Le collectif une école pour tous-tes
Si l’Emf est un jeune mouvement qui a réussi à se faire une respectabilité dans le milieu estudiantin avec la flexibilité qui le caractérise, Jmf est un petit mammouth à caractère national à l’image de l’Union des organisations islamiques en France dont elle fait partie. Psm se caractérise par son intérêt pour la pratique spirituelle conjointement à ses engagements citoyens. Ce qui le rattache au mouvement marocain Al Adl Wal Ihassan du Cheikh Abdelslam Yassine, dont il partage les méthodes d’enseignement. Psm s’était clairement opposé à la création du Conseil français du culte musulman (Cfcm) en évoquant, entre autres raisons, la jeunesse de la communauté musulmane de France. Le Cmf s’était aussi opposé à la création du Cfcm mais s’était profondément investi dans l’action civile extracommunautaire, notamment en participant activement au dernier forum social européen. Ce qui lui vaut de solides amitiés dans le monde associatif de gauche altermondialiste.

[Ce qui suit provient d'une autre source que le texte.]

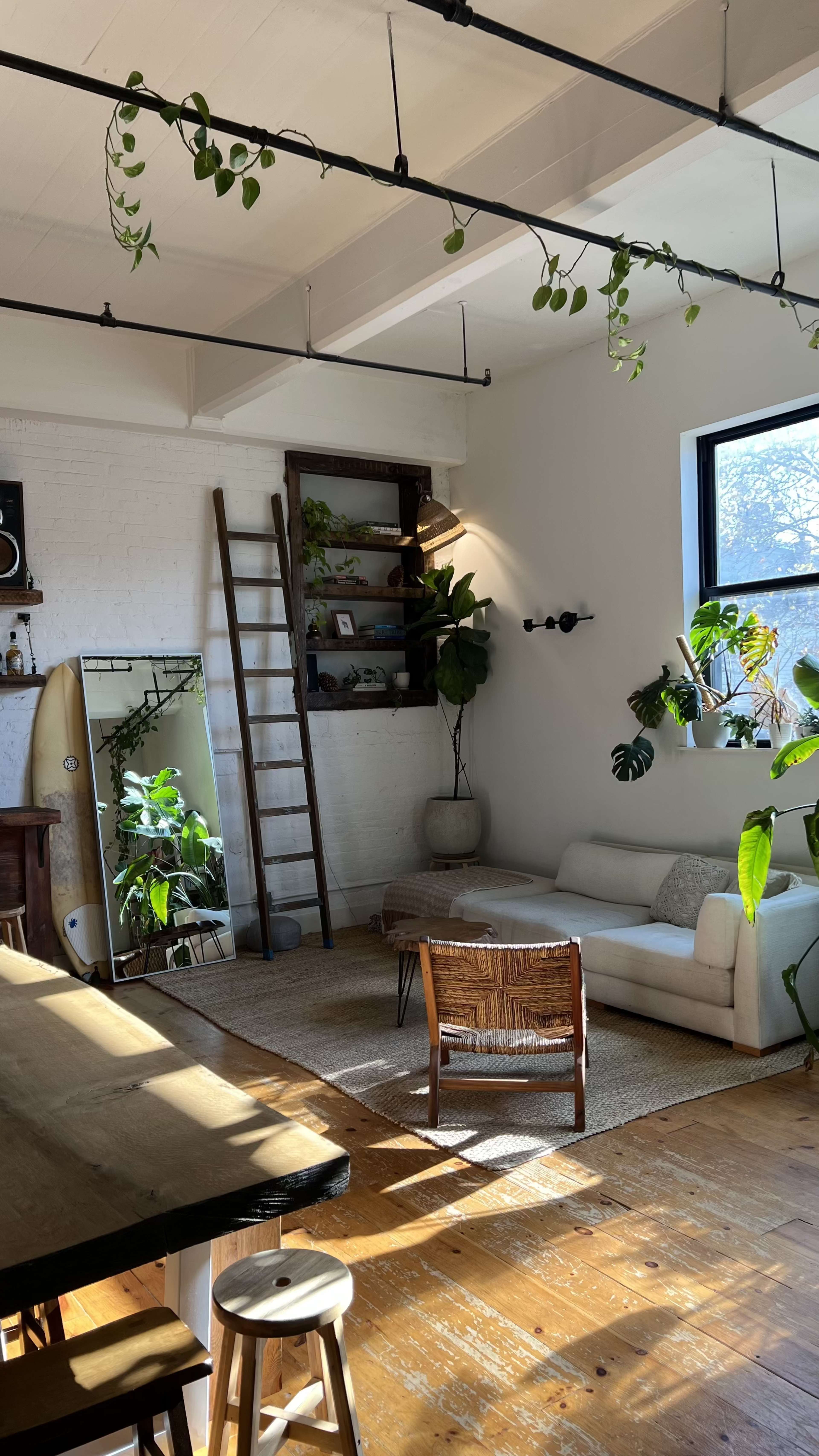 The image shows a bright living space with a white sofa, a rustic wooden dining table, plants placed strategically around the room, and a surfboard leaning against a wall.
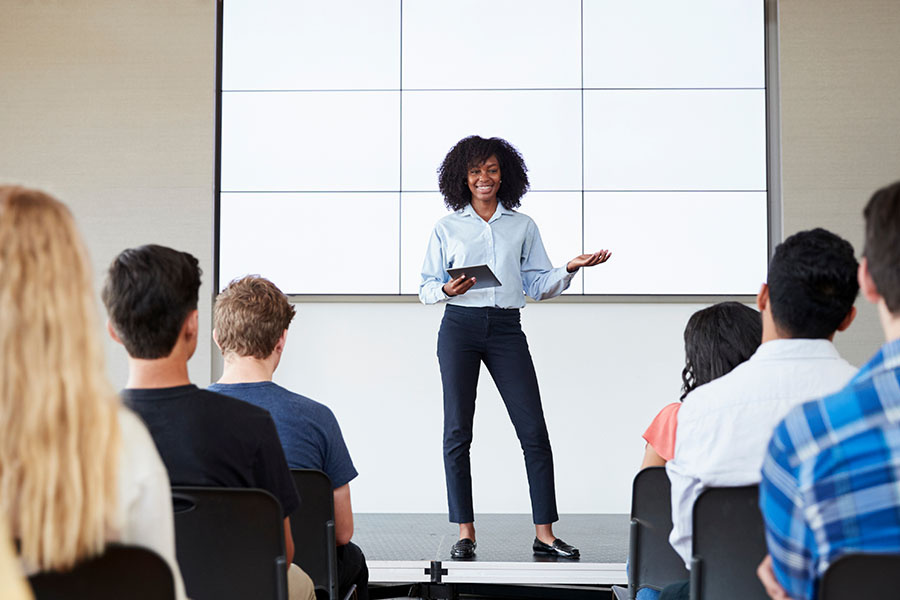 Woman presents in from of an audience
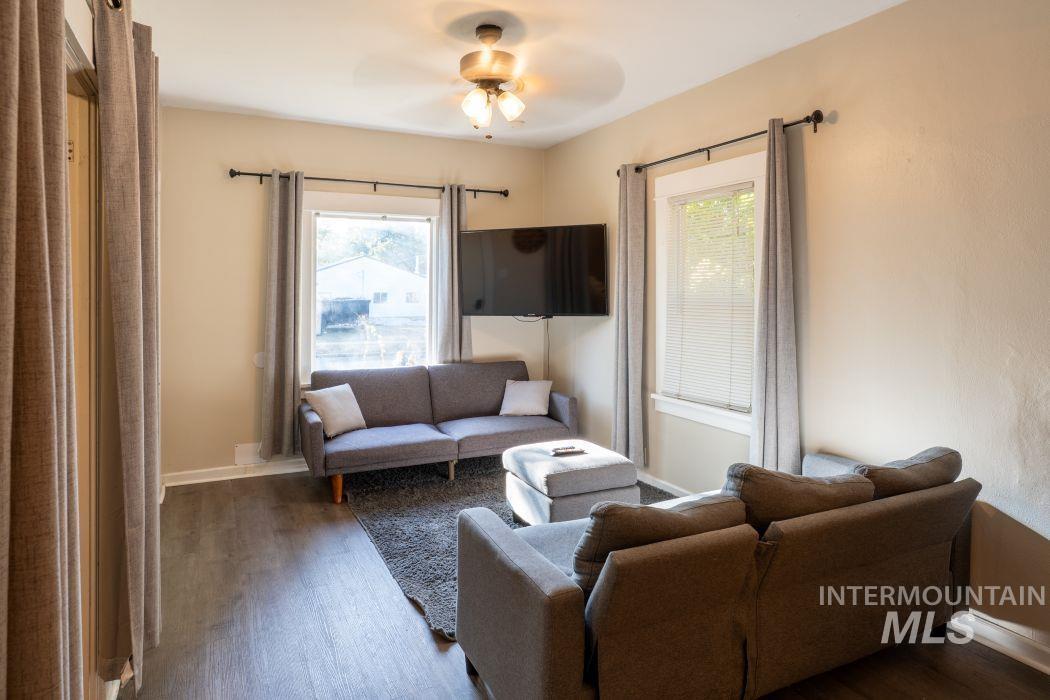 Living room featuring wood finished floors, plenty of natural light, and a ceiling fan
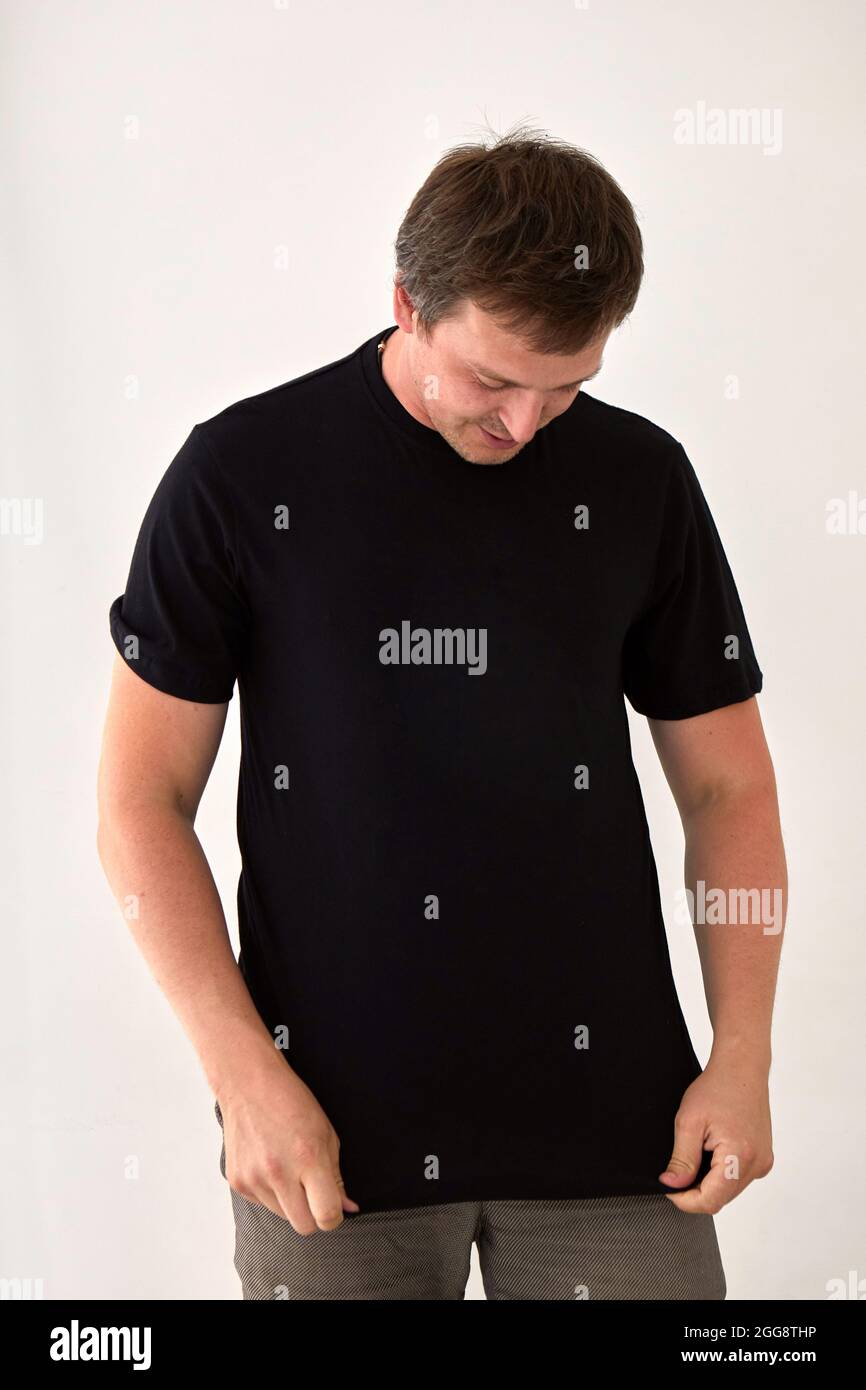 Young male model wearing basic black t shirt with space for print standing against white background Stock Photo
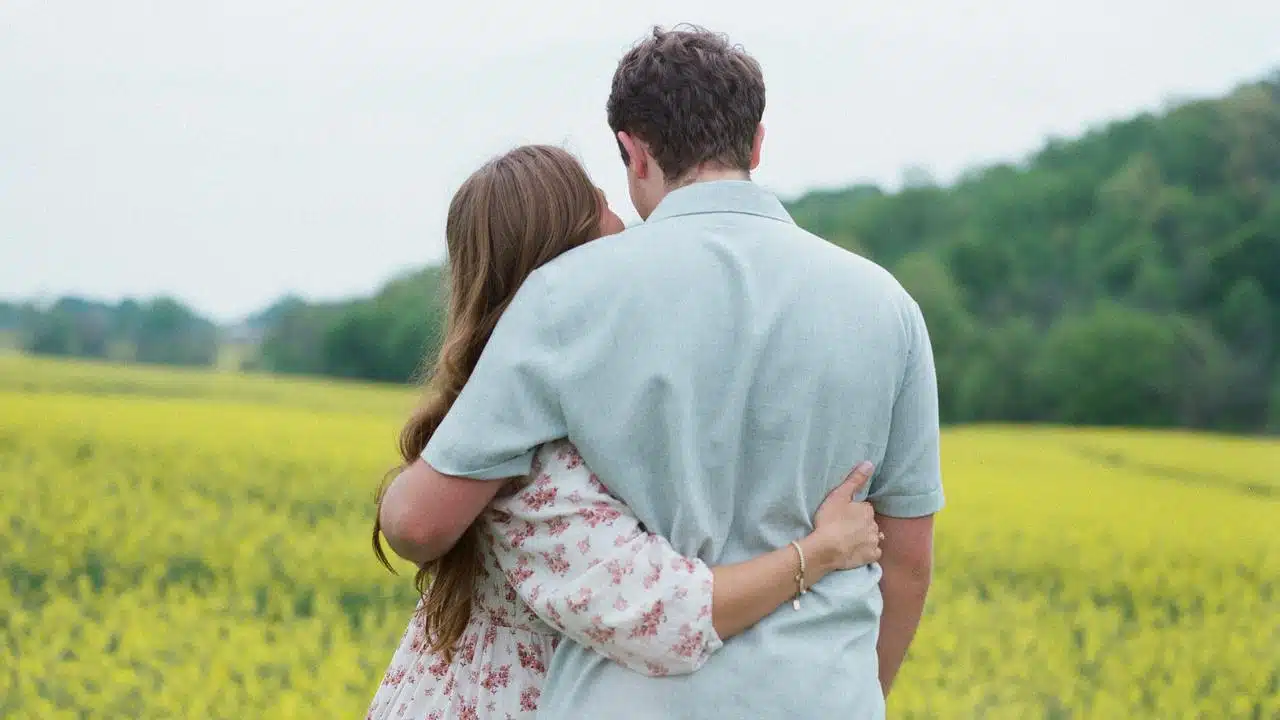 A couple embracing while looking out over a field of yellow flowers.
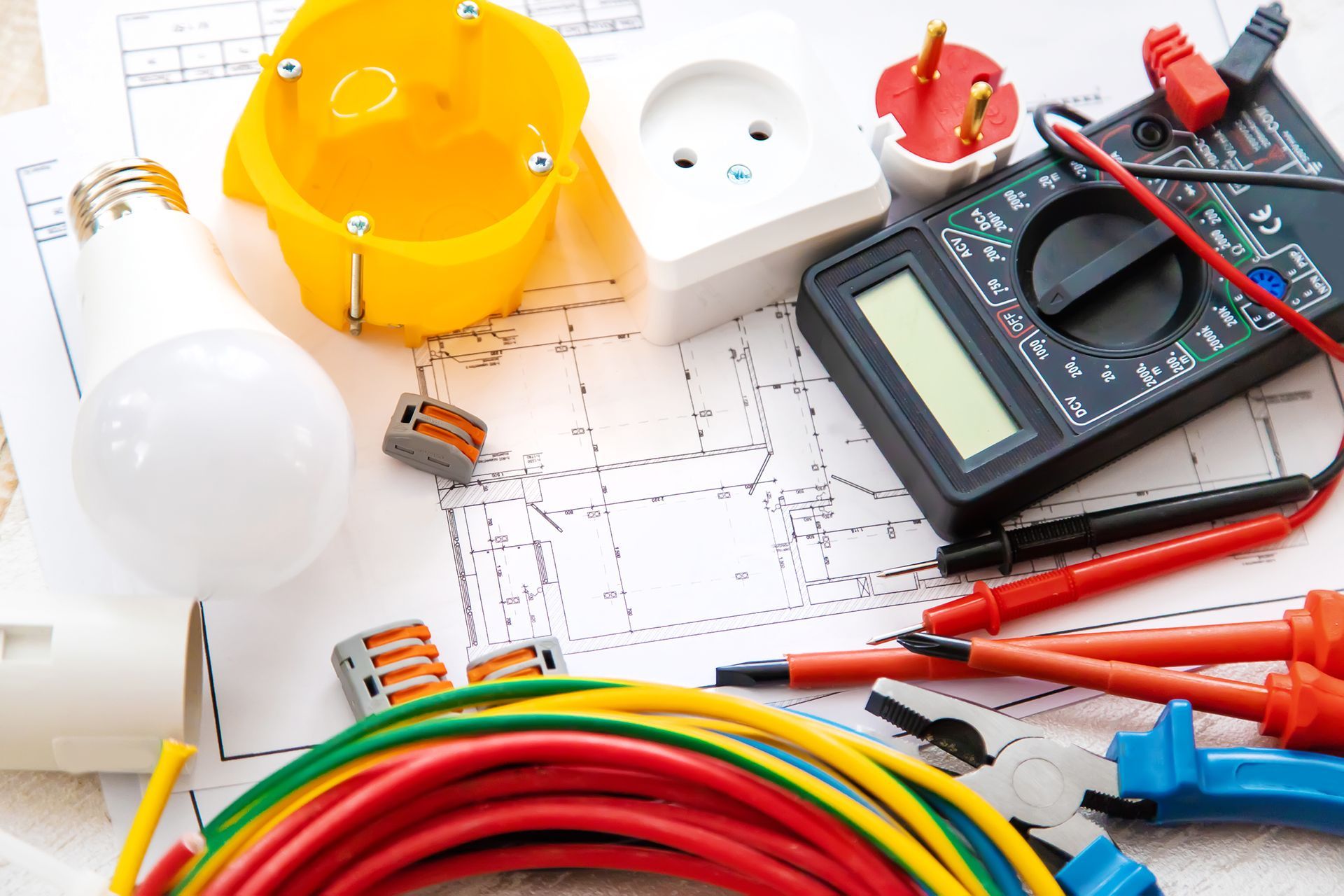 Outils électriques et multimètre sur un plan avec des fils et des casques de sécurité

Au sortir des assises du 17 janvier, un nouveau ' collectif une école pour tous-tes ' verra le jour et prendra la tête de la lutte contre la loi antifoulard. Le spectre du communautarisme brandi contre le PMF est alors écarté et la lutte contre la loi à venir est désormais brillamment défendue, sur les plateaux et sur les forums Internet, par Hamida Ben Saïd, membre du parti socialiste, féministe et militante des Droits de l’Homme. Un programme précis de lutte est annoncé prévoyant un rassemblement devant l’Assemblée Nationale le 4 février au moment où la loi est discutée. Un meeting le 6 février à Paris et une manifestation nationale le 14 février. Des personnalités comme Noël Mamère, Halima Boumedienne ainsi que Françoise Gaspard et Christine Delphy sont signataires de l’appel du collectif… Mouloud Aounit, premier secrétaire du MRAP avait participé aux assises, mais le Mrap a pourtant réservé son avis sur la signature de l’appel.
La manif qui peut tout changer
De son côté, le MJD, organisateur de la marche du 7 février, a poursuivi les préparatifs de ce rendez-vous qu’il considère déterminant, comme un vrai test de mobilisation capable d’influer véritablement sur le vote de la loi prévu le 10 février.
Dans un communiqué de presse rendu public le 20 janvier, le comité de direction du mouvement en appelle à un ' sursaut républicain ' et invite ' les Français de tous bords et notamment les familles, à démontrer clairement que les citoyens d’une France républicaine aspirent à vivre ensemble, paisiblement, pacifiquement, dans le respect des diversités en voulant la liberté de chacun, l’égalité pour tous et la fraternité entre les êtres humains '. Un appel au ton extra-communautaire, affichant ainsi la volonté d’éviter la ghettoïsation de la lutte contre l’islamophobie.